— BEGIN Data provided —

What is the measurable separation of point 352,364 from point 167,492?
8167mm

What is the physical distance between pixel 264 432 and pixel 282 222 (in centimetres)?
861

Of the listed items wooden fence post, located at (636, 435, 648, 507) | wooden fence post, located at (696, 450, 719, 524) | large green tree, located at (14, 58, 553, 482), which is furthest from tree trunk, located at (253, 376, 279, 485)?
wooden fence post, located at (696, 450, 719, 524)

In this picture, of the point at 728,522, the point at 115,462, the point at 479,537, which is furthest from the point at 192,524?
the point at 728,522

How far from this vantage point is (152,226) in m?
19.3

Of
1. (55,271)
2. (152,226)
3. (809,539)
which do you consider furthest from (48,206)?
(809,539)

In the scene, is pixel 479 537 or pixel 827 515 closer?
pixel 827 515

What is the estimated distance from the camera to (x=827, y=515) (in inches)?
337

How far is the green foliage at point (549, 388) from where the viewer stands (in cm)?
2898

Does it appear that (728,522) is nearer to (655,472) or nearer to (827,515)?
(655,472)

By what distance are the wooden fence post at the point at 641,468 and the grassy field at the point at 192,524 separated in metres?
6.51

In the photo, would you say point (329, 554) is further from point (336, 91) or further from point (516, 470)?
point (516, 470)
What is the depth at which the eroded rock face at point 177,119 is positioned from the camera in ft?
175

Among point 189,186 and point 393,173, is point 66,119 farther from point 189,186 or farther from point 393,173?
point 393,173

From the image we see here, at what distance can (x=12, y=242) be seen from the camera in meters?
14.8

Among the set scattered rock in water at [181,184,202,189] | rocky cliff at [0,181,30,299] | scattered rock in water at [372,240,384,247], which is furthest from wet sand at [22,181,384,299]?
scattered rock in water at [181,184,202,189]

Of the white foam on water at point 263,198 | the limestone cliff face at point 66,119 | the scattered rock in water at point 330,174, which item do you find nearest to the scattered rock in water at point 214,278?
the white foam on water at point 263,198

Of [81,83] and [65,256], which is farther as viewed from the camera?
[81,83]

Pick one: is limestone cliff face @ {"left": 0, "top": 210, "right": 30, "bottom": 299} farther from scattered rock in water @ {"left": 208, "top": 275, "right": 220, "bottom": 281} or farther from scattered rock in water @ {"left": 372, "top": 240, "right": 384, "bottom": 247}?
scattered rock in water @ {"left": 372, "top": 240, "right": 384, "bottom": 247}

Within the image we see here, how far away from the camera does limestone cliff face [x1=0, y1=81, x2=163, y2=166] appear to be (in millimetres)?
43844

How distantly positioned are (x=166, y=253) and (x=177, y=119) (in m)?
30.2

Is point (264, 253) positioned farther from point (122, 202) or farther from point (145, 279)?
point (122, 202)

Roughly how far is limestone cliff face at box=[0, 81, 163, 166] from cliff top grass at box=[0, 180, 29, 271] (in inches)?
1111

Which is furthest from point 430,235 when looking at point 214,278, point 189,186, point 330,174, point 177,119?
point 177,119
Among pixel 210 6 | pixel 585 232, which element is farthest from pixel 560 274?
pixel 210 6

— END Data provided —

Problem to work on => Rewrite the entire listing above, changing every "limestone cliff face" to "chalk cliff face" and leaving everything else the same.

Written reply =>
What is the measurable separation of point 352,364 from point 167,492?
8167mm

What is the physical distance between pixel 264 432 and pixel 282 222 (in centimetres)?
861

Of the listed items wooden fence post, located at (636, 435, 648, 507) | wooden fence post, located at (696, 450, 719, 524) | large green tree, located at (14, 58, 553, 482), which is furthest from tree trunk, located at (253, 376, 279, 485)?
wooden fence post, located at (696, 450, 719, 524)

In this picture, of the point at 728,522, the point at 115,462, the point at 479,537, which is furthest from the point at 192,524?
the point at 728,522

How far from this vantage point is (152,226) in m?
19.3

Of
1. (55,271)
2. (152,226)
3. (809,539)
which do you consider furthest from (48,206)?
(809,539)

In the scene, is pixel 479 537 or pixel 827 515 closer?
pixel 827 515

What is the estimated distance from the camera to (x=827, y=515) (in inches)?
337

How far is the green foliage at point (549, 388) from where the viewer stands (in cm)?
2898

Does it appear that (728,522) is nearer to (655,472) or nearer to (827,515)?
(655,472)

By what distance are the wooden fence post at the point at 641,468 and the grassy field at the point at 192,524 separated in metres?
6.51

In the photo, would you say point (329, 554) is further from point (336, 91) or further from point (516, 470)?
point (516, 470)
What is the depth at which the eroded rock face at point 177,119 is positioned from the camera in ft?
175

Among point 189,186 and point 393,173, is point 66,119 farther from point 189,186 or farther from point 393,173?
point 393,173

From the image we see here, at what distance can (x=12, y=242) be seen from the camera in meters?
14.8

Among the set scattered rock in water at [181,184,202,189] | rocky cliff at [0,181,30,299] | scattered rock in water at [372,240,384,247], which is furthest from wet sand at [22,181,384,299]?
scattered rock in water at [181,184,202,189]

Of the white foam on water at point 263,198 | the chalk cliff face at point 66,119 | the scattered rock in water at point 330,174, which item do you find nearest to the scattered rock in water at point 214,278?
the white foam on water at point 263,198

Of [81,83] and [65,256], which is farther as viewed from the camera?
[81,83]

Pick one: is chalk cliff face @ {"left": 0, "top": 210, "right": 30, "bottom": 299} farther from scattered rock in water @ {"left": 208, "top": 275, "right": 220, "bottom": 281} or farther from scattered rock in water @ {"left": 372, "top": 240, "right": 384, "bottom": 247}?
scattered rock in water @ {"left": 372, "top": 240, "right": 384, "bottom": 247}

Within the image we see here, how far away from the camera does chalk cliff face [x1=0, y1=81, x2=163, y2=166] appear to be (in millimetres)?
43844

How distantly positioned are (x=166, y=253) and (x=177, y=119) (in m)?
30.2

Is point (264, 253) positioned farther from point (122, 202) or farther from point (145, 279)?
point (122, 202)

Roughly how far is chalk cliff face at box=[0, 81, 163, 166] from cliff top grass at box=[0, 180, 29, 271] (in inches)?
1111

Which is furthest from point 430,235 when looking at point 214,278, point 189,186, point 330,174, point 177,119?
point 177,119
Among pixel 210 6 | pixel 585 232, which element is farthest from pixel 560 274?
pixel 210 6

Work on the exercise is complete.